(Page text)

The PP’s parliamentary spokesman Eduardo Zaplana denounced the law, stating that “Parliament has never before been used to look back at that tragic and dramatic moment of history, the civil war.” PP deputy Juan Costa accused the PSOE of being “willing to shatter the consensus that has given us democratic stability for 30 years.”

The new law has been watered down in significant ways and makes major concessions to the right wing. Nevertheless, it does indeed shatter the so-called “consensus,” threatening to bring to the surface all the unresolved political problems of the civil war, the victory of the fascists and the ensuing decades of repression.

The foundations of today’s parliamentary monarchy and constitution were erected on the suppression of the experiences of the civil war in a “pact of forgetting” agreed by the PSOE, the Spanish Communist Party (PCE) and the leaders of Franco’s regime whose main concern was to prevent a revolutionary reckoning with the old order as it collapsed. In the 30 years since the transition, not one fascist has faced trial, and the summary executions of Franco’s opponents have never been overturned in Spanish law. Many of those involved retained their power, privileges and ill-gotten fortunes—including Franco’s family, which remains one of the wealthiest in Spain.

The right wing has denounced the Historical Memory Law and its introduction by a government it already condemns as illegitimate and which it has tried to destabilise.

The PSOE was elected to office in March 2004, as a result of a leftward movement of the working class that brought down the PP government of José María Aznar. The PSOE’s victory followed the Madrid train bombings, carried out by Islamic extremists, but which Aznar had attempted to blame on the Basque separatist movement, ETA. The government’s lies became the focus for the overwhelming hostility to Aznar’s alliance with the Bush administration and Spain’s participation in the war against Iraq and opposition to the PP’s neo-liberal economic policies.

During the 2004 elections, the PSOE made a feint to the left. It ran on the basis of support for annulling death sentences passed by the fascist courts, which Franco often countersigned, hundreds at a time, without even reading the charges.

However, the PSOE quickly abandoned its promises. Ramón Jáuregui Atondo Álava, PSOE spokesman for the Constitutional Commission of the Chamber of Deputies, justified the decision, declaring, “We cannot, and we should not—I add—in one fell swoop, do away with all the judicial certainty developed over 40 years, annulling thousands of judgments, even if we do all acknowledge the lack of justice or judicial guarantees thereof.”

As a result, those who were responsible for the executions will remain free from prosecution as they have under successive administrations—a situation the human rights organisation Amnesty International has condemned as a contravention of international law.

The PSOE is opposed to prosecuting the fascists—many of whom have been senior members of the PP and its forerunner, the Popular Alliance (AP)—because it would further discredit the institutions created during the transition. Manuel Fraga, a senior minister under Franco, was instrumental in transforming the AP into the PP in 1989 and grooming Aznar, who became PP president and then prime minister in 1996.

Instead of a comprehensive annulment of the court sentences, Franco’s victims and their families will only be allowed to “solicit individual reparation” before a council of five appointed senior social scientists who will examine the merits of each case and decide whether or not to annul the sentences and pay compensation—a process that could take decades.

(Collected material)
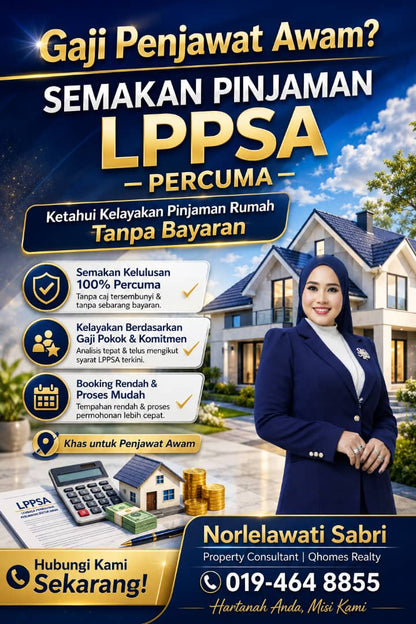 Semakan Pinjaman LPPSA Percuma - Norlelawati Sabri QHomes Realty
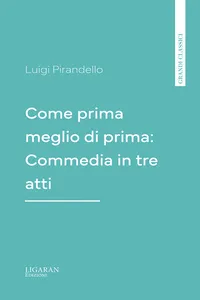 Come prima meglio di prima: Commedia in tre atti_cover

(Your tasks)
A) In the article on Spain's Historical Memory Law, condense the paragraph beginning "The PSOE was elected to office in March 2004" into a shorter version that keeps its main facts.
B) Keep writing the article on Spain's Historical Memory Law, starting right after its final paragraph.

(Responses to the tasks)
A) A leftward movement of the working class brought down José María Aznar's PP government, and the PSOE took office in March 2004. Its win followed the Madrid train bombings, which Islamic extremists carried out but Aznar tried to blame on ETA. Those lies became the focus of broad anger at Aznar's alliance with the Bush administration, Spain's part in the Iraq war, and the PP's neo-liberal economic policies.

B)
It was because of the “cavalry of legal proceedings” facing victims and their families and the fact the new law let “old Francoists off the hook” that the ERC voted against it. The ERC congressional spokesman, Joan Tardá, added that Zapatero had “condemned the victims of the Franco era to a second death.” The ERC is using its campaign against the law to divert the leftward movement of the working class into the dead end of Catalan separatism, arguing that justice is impossible under the centralised Spanish state.

Originally, the United Left (IU) also opposed the law, saying it did not meet the “final objective” of nullifying the sentences. However, it swung behind the PSOE at the last moment after settling for the amendment that described Franco’s crimes as “illegitimate.” An IU spokesperson justified the party’s about-face, saying, “We agreed to the legislation because we see the term ‘illegitimate’ as the door that opens the way to annulment.”

The IU’s support for the law has caused simmering tensions to erupt in the organisation. The IU representative in the Andalusian parliament, Antonio Romero, attacked the national leader Gaspar Llamazares, declaring, “The law’s content is weak, decaffeinated. It laughs in the face of the many victims of Franco.” Romero also questioned why the IU’s MPs voted in favour of the law, even though it would have passed comfortably without their votes.

Victims associations had also campaigned for the grotesque monument at the Valle de los Caídos (Valley of the Fallen) containing the tombs of Franco and the founder of Spanish fascism José Antonio de Rivera, which was built by Republican slave labour, to be transformed into an institution for the study of the civil war and the crimes of Franco. Instead, the monument has been handed over to the Catholic Church, in an act of “depoliticisation,” to manage as a religious monument to all those who lost their lives. In so doing, it further encourages the idea that Republicans and leftists were on a par with their fascist aggressors—a claim upheld by Zapatero when he declared, “Spain had a civil war in which everyone was a victim.”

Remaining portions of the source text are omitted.